Bisnis.com, JAKARTA - Pakar Hukum Tata Negara, Yusril Ihza Mahendra menilai usulan Petisi 100 untuk memakzulkan Presiden Joko Widodo (Jokowi) tidak jelas.
Dia mengatakan aturan penghentian pemimpin negara baru optimal ketika presiden telah melakukan tindakan melawan hukum, seperti pengkhianatan terhadap negara, hingga korupsi.
"Nah, sementara itu kan tidak diuraikan dengan jelas, apa sih yang dilanggar oleh pak Jokowi terhadap Pasal 7B itu," kata Yusril di Bareskrim Polri, Senin (15/1/2024).
Yusril juga menyinggung politisi PDI Perjuangan, Masinton Pasaribu soal angket pemakzulan Jokowi di DPR atas Putusan Mahkamah Konstitusi No. 90/PUU-XXI/2023. Kini, dia menyebut angket itu tidak terendus lagi.
"Tapi apa yang dilontarkan pak masinton hilang begitu saja. Ya kalau sekarang tiba-tiba mau ada pemakzulan, ya tanpa dasar yang jelas dan dukungan dari DPR, saya kira itu tidak akan ada dampak ke presiden sendiri," tuturnya.

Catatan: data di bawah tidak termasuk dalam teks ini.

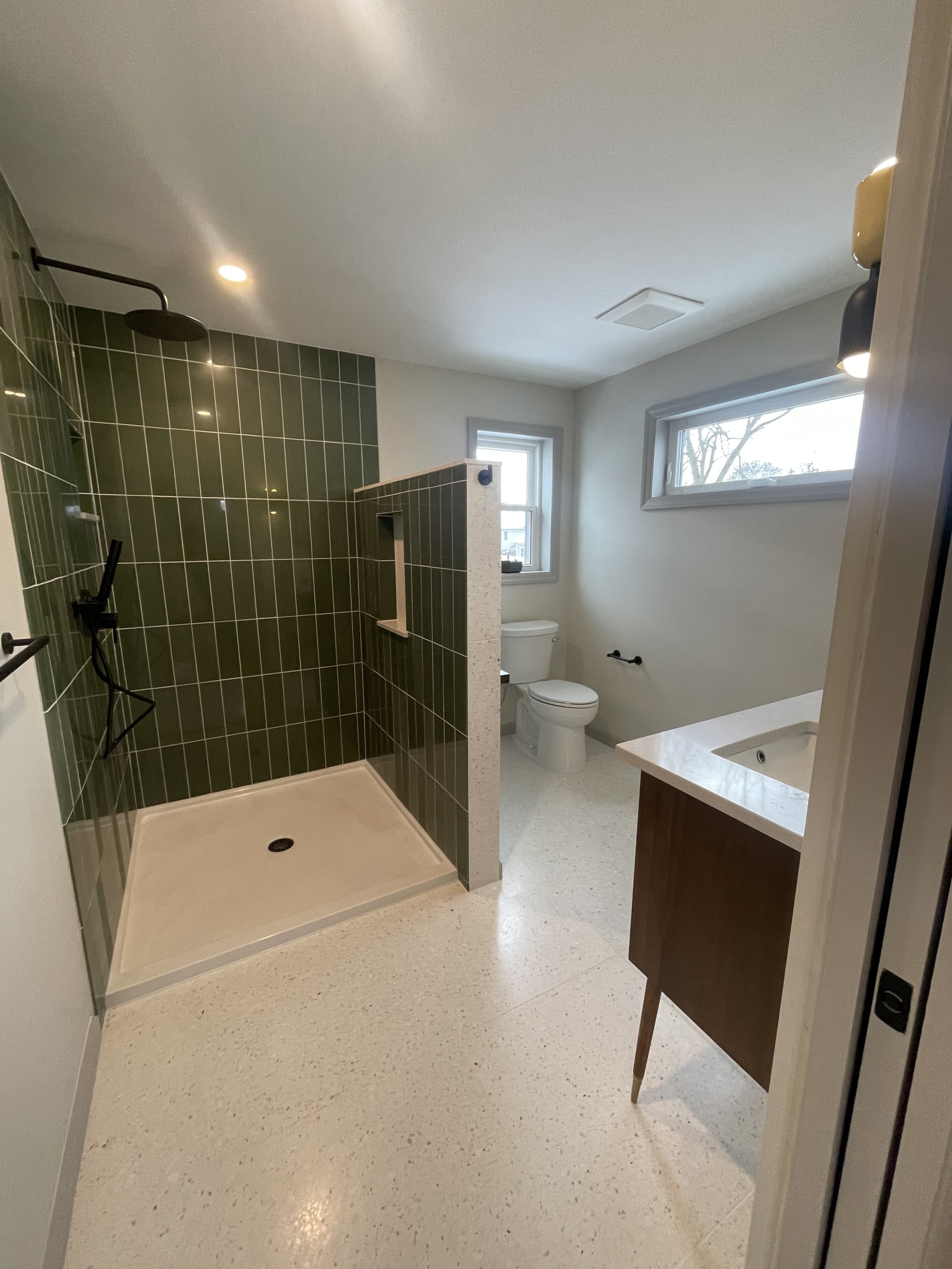 A modern bathroom with a walk-in shower with dark green tiles, a white toilet, a small window, and a wooden vanity with a sink.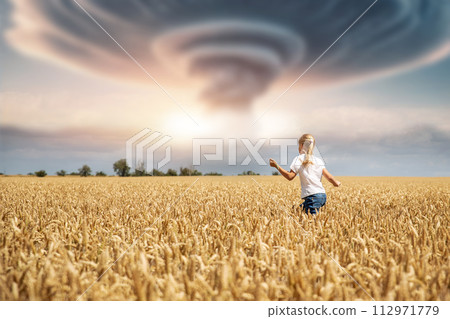 Back view little kid girl walking ripe wheat field imagined nuclear bomb explosion mushroom dramatic cloud background. Natural tornado hurricane disaster. Nuke war strike attack end world concept 112971779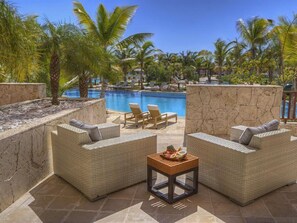 A poolside area with wicker furniture, a small table with a fruit bowl, and a stone wall. - TAN Resorts Marina Cap Cana (Punta Cana)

Di samping itu, dia juga sepakat dengan Menkopolhukam, Mahfud MD bahwa kementeriannya itu tidak bisa mengurusi soal pemakzulan presiden.
Baca Juga
"Saya sependapat dengan pak Mahfud bahwa pemakzulan itu bukan urusan menkopolhukam itu urusannya DPR sebenarnya lebih baik mereka datang ke DPR dan lihat apa reaksi dari fraksi fraksi-fraksi apakah mau merespons adanya pemakzulan ini," pungkas Yusril.
Sebelumnya, sejumlah tokoh yang tergabung dalam Petisi 100 mengajukan pemakzulan Presiden Joko Widodo (Jokowi) pada Selasa (9/1/2024) ke Kemenkopolhukam.
Berdasarkan informasi yang dihimpun Bisnis, Petisi 100 merupakan petisi yang ditandatangani oleh tokoh dari bermacam daerah dan profesi. Salah satunya adalah politikus kawakan Amien Rais. Pendiri Partai Ummat itu menjadi salah satu nama besar yang merepresentasikan Petisi 100 dalam berbagai kesempatan.
Selain itu, beberapa purnawirawan TNI turut menjadi bagian dari Petisi 100. Di antaranya adalah mantan Kepala Staf Angkatan Darat (KSAD) Jenderal TNI (Purn) Tyasno Sudarto; Letjen TNI (Purn) Yayat Sudrajat; hingga Mayjen TNI (Purn) Deddy S Budiman.